[FRAGMENTO DEL DOCUMENTO]
<<<<
13-6-2014-KRADIARIO-Nº901
CADA CUAL TIENE SU TIEMPO Y DESPUÉS ENTRA EN SILENCIO
Por Leonardo Boff
Hay un libro curioso
del Primer Testamento, el Eclesiastés (en hebreo Cohélet), que no menciona la
elección del pueblo de Dios, ni la alianza divina, ni siquiera la relación
personal con Dios. Representa la fe judía inculturada en la visión griega de la
vida. Posee una mirada aguda sobre la realidad tal como se presenta y alimenta
la reverencia hacia todos los seres. Tiene un pasaje muy conocido que habla del
tiempo: hay “un tiempo de nacer y un tiempo de morir; tiempo de arrancar y
tiempo de plantar, tiempo de reír y tiempo de llorar, tiempo de amar y tiempo
de odiar, tiempo de guerra y tiempo de paz” (Ecl 3,2-8).
Hay muchas formas de tiempo. Tenemos que liberarnos del tipo
de tiempo dominante de los relojes. Todos somos rehenes de este tipo de tiempo
mecánico. Se conocen distintos relojes. El primero fue el reloj de sol, hace ya
16 siglos. Se supone que fueron los asiáticos quienes inventaron por primera
vez el reloj. En el año 725 de nuestra era, un monje budista inventó un reloj
mecánico que a base de baldes de agua hacía una rotación completa en 24 horas.
En Occidente se atribuye a otro monje, un benedictino, después Papa Silvestre
II (950-1003), la invención del reloj mecánico actual.
Hoy nadie anda sin algún tipo de reloj mecánico que mide el
tiempo a partir de las rotaciones de la Tierra alrededor del Sol. Pero esa
visión mecánica del tiempo del reloj ha estrechado nuestra percepción de los
muchos tiempos que existen, como refiere el Eclesiastés. Los cosmólogos
modernos nos han despertado a los distintos tiempos. Todo en el proceso de la
evolución posee su timing. Si no se respeta cierto timing, todo cambia y ni
nosotros mismos estaríamos aquí para hablar del tiempo.
Así, por ejemplo, inmediatamente después de la primera
singularidad, el big bang, la explosión inmensa aunque silenciosa pues todavía
no había espacio para acoger el estruendo, ocurrió la primera expresión del
tiempo. Si la fuerza gravitacional, la que hace expandir y al mismo tiempo
sujeta las energías y las partículas originarias (la más importante de las
cuatro existentes) hubiese sido durante millonésimas de segundo más fuerte de
lo fue, habría retraído todo hacia sí causando explosiones sobre explosiones y
el universo habría sido imposible. Si hubiese sido, durante millonésimas de segundo,
un poco más débil, los gases se habrían expandido de tal forma que no se habría
producido su condensación y no habrían surgido las estrellas, ni todos los
elementos que forman el universo, no existiría el Sol, ni la Tierra ni nuestra
existencia humana.
>>>>
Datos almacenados
<<<<
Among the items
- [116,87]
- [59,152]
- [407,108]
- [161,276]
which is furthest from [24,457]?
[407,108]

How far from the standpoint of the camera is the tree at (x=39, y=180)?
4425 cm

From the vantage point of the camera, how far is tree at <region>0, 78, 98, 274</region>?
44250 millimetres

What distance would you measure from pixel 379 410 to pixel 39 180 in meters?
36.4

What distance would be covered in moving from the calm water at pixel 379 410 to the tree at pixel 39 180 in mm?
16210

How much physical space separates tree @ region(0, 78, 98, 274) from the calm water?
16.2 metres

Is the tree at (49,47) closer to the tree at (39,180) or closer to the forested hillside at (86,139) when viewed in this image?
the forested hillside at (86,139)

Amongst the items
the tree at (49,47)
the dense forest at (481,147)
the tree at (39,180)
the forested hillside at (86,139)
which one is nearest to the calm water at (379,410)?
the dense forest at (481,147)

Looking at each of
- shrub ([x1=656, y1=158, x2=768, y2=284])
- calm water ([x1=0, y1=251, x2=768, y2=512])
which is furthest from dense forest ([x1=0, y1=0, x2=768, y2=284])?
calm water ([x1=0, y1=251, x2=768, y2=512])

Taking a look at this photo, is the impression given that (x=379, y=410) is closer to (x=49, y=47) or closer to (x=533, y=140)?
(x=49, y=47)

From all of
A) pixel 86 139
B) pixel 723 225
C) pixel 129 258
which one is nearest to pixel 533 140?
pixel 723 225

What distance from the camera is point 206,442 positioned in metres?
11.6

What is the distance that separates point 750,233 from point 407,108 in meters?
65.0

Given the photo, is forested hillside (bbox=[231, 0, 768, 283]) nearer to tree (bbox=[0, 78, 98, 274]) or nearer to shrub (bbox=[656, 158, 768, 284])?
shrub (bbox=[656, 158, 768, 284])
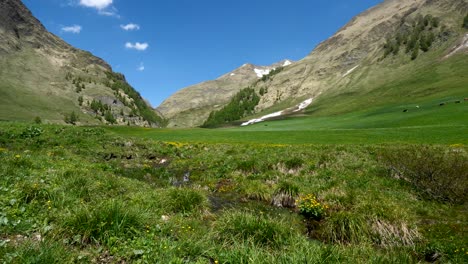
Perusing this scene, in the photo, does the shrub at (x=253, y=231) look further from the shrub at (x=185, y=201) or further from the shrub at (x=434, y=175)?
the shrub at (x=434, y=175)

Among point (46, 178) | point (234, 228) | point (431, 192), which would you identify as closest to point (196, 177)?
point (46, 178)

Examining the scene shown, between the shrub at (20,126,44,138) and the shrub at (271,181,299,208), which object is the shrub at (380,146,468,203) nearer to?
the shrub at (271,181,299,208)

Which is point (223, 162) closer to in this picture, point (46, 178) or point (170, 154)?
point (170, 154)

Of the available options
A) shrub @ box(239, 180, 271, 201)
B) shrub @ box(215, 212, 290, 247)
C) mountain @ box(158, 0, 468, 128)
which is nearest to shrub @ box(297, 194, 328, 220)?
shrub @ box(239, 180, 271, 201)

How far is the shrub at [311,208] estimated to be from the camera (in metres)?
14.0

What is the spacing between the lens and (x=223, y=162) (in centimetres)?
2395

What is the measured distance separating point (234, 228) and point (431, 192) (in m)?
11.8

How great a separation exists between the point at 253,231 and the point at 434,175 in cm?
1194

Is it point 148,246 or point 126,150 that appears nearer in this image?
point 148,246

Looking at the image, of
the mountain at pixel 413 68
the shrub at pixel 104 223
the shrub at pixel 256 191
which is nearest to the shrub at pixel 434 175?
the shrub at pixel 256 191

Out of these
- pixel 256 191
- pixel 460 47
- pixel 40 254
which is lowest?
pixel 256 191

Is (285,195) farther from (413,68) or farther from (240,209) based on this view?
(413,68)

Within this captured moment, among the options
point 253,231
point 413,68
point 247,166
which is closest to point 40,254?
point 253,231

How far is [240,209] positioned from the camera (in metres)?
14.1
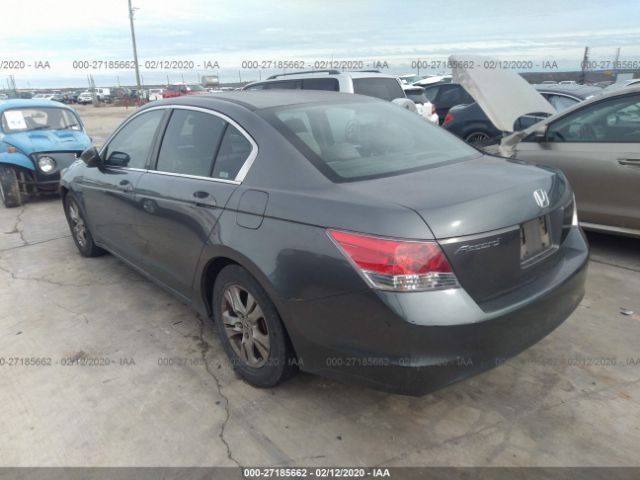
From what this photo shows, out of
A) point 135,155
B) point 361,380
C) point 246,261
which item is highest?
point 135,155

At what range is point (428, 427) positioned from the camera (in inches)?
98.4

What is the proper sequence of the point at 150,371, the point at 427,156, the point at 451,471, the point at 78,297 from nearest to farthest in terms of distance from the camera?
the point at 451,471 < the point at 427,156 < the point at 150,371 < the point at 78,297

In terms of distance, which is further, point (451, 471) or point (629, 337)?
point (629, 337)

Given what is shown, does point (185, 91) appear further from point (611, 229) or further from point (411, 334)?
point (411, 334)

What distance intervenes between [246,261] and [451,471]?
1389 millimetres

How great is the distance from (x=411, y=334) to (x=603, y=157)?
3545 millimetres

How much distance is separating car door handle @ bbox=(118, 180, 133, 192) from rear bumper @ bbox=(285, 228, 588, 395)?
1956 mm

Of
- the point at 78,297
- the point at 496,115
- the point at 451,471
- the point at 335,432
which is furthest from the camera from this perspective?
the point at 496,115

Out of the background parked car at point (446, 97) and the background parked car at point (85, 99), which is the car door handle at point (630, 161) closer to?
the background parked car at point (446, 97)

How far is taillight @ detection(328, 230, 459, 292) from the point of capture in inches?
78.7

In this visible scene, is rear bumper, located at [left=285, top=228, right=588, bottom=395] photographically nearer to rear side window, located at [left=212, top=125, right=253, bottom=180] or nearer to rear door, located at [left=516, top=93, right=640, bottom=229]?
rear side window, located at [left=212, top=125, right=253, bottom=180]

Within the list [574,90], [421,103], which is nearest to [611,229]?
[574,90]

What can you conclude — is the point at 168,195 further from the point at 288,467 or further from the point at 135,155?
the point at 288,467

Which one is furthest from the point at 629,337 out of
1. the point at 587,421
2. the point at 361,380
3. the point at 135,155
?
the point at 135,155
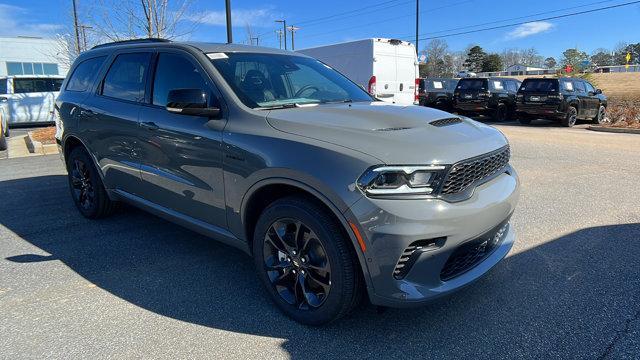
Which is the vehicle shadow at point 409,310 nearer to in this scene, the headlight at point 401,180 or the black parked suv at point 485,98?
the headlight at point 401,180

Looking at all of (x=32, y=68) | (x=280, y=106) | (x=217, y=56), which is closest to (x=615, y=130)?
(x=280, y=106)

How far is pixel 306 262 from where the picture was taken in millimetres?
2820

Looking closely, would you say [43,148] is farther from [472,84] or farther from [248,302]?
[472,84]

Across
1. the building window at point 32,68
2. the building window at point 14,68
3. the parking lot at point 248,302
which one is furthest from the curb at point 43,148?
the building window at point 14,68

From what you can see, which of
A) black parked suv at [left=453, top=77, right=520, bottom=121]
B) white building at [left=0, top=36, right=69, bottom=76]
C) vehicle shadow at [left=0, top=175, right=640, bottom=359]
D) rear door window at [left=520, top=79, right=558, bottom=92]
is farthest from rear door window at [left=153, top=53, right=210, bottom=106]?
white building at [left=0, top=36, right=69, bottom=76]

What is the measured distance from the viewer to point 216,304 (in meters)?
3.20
>>>>
<<<<
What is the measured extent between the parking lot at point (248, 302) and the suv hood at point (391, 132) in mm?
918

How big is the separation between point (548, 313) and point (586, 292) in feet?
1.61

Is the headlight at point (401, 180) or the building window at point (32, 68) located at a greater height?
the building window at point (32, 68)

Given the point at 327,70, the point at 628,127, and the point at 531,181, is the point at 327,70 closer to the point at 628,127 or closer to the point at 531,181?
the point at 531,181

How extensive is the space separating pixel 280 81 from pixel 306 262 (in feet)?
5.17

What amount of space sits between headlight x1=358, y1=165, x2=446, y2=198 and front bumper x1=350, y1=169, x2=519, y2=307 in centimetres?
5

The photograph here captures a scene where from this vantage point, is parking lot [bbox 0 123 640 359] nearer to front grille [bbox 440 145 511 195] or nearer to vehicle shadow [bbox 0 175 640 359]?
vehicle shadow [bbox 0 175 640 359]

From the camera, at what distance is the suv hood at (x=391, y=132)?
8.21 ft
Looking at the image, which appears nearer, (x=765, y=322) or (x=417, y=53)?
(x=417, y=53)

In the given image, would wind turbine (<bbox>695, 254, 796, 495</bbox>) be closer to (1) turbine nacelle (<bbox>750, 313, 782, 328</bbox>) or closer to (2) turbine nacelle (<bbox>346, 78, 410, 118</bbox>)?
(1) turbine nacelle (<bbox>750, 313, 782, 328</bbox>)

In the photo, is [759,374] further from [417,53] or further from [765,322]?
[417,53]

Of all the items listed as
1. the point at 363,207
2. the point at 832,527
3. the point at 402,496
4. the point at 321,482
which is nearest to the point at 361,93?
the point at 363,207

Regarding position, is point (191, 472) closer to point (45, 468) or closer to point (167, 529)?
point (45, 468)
>>>>
<<<<
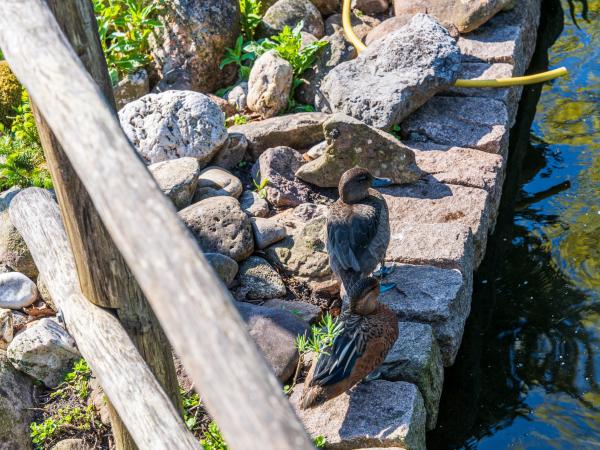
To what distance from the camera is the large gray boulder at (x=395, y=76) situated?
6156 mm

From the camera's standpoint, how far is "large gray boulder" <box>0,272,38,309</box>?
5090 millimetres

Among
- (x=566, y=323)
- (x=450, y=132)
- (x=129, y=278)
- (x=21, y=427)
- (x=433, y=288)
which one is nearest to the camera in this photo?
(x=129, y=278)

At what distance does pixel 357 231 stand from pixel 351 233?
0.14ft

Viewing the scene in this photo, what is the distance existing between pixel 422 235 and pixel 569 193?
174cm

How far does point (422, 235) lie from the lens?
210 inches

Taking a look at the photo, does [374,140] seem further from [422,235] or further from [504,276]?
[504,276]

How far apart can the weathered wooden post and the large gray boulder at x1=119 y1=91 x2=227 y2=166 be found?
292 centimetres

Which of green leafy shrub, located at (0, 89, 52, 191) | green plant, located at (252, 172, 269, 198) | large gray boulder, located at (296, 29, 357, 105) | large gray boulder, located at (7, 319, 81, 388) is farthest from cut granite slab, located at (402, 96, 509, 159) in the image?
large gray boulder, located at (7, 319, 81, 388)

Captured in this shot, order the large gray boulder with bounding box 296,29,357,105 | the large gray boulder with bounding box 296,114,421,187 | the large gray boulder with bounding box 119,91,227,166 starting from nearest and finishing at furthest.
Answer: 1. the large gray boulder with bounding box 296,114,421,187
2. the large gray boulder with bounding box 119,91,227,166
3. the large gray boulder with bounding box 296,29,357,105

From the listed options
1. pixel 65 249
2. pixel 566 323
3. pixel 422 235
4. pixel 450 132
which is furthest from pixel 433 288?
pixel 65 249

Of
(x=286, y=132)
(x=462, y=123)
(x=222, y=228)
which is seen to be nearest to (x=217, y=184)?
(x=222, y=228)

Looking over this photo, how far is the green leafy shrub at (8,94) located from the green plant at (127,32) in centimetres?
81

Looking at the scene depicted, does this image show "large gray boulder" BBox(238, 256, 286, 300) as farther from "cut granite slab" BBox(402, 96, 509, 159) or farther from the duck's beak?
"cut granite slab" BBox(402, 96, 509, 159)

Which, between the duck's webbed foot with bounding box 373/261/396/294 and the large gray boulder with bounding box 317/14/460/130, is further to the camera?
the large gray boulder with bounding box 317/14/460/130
>>>>
[TAREA 1]
Reescribe el artículo sobre el tiempo entre "Hay muchas formas" y "reloj mecánico actual.", ambos incluidos, y llama "religioso" a lo que allí se denomina "monje".
[TAREA 2]
Prolonga el artículo sobre el tiempo a partir del punto en que se interrumpe.

[RESPUESTA 1]
Hay muchas formas de tiempo. Tenemos que liberarnos del tipo
de tiempo dominante de los relojes. Todos somos rehenes de este tipo de tiempo
mecánico. Se conocen distintos relojes. El primero fue el reloj de sol, hace ya
16 siglos. Se supone que fueron los asiáticos quienes inventaron por primera
vez el reloj. En el año 725 de nuestra era, un religioso budista inventó un reloj
mecánico que a base de baldes de agua hacía una rotación completa en 24 horas.
En Occidente se atribuye a otro religioso, un benedictino, después Papa Silvestre
II (950-1003), la invención del reloj mecánico actual.

[RESPUESTA 2]
Pero existió el tiempo necesario para el equilibrio entre la
expansión y la contención que acabó abriendo un tiempo para todo lo que vino
posteriormente. Hubo un tiempo exacto en el que se formaron las grandes
estrellas rojas, dentro de las cuales se forjaron los ladrillitos que componen
a todos los seres. Si ese tiempo exacto hubiera sido desperdiciado, nada más
habría sucedido.
Hubo un tiempo exactísimo, un momento dado en el que debían
surgir las galaxias. Si hubiese faltado aquel tiempo, no habrían surgido los
cien mil millones de galaxias, los miles y miles de millones de estrellas, y
luego los planetas como la Tierra. En un exactísimo momento de alta complejidad
de su evolución, irrumpió la vida. Perdido ese tiempo, la vida no estaría aquí irradiando.
Todo apuntaba hacia la irrupción de la vida más adelante. El célebre físico
Freeman Dyson dice: «cuanto más examino el universo y estudio los detalles de
su arquitectura, más evidencia encuentro de que el universo de alguna forma
presentía que nosotros estábamos en camino».
Hay pues tiempos y tiempos, no solo el tiempo esclavizante y
mecánico del reloj. La Iglesia guardó el sentido de la diversidad de los
tiempos. Cada tiempo del año, Navidad, Cuaresma o Pascua tiene su color
específico.
Generalmente vivimos los tiempos de las cuatro estaciones a
través de las trasformaciones que ocurren en la naturaleza. En nuestra
infancia, en tierras del interior, los tiempos estaban bien definidos: de enero
a abril, tiempo de las uvas, de los higos, las sandías y los melones. Mayo,
tiempo de plantar el trigo, y octubre-noviembre de su cosecha.
Nosotros los niños esperábamos con ansiedad dos tiempos
sociales, en los cuales todo el pueblo se reunía para una gran
confraternización: la fiesta de la “polenta e osei” (polenta y pajaritos). Como los bosques eran
vírgenes abundaban todo tipo de pájaros que se cazaban especialmente para la
fiesta. La otra era la “buchada” , comida con pan y vino en largas mesas,
seguida de bizcocho y jalea de frutas.
Estos y otros tiempos conferían distintos sentidos a la
vida. Había la espera del tiempo, su vivencia y su recuerdo.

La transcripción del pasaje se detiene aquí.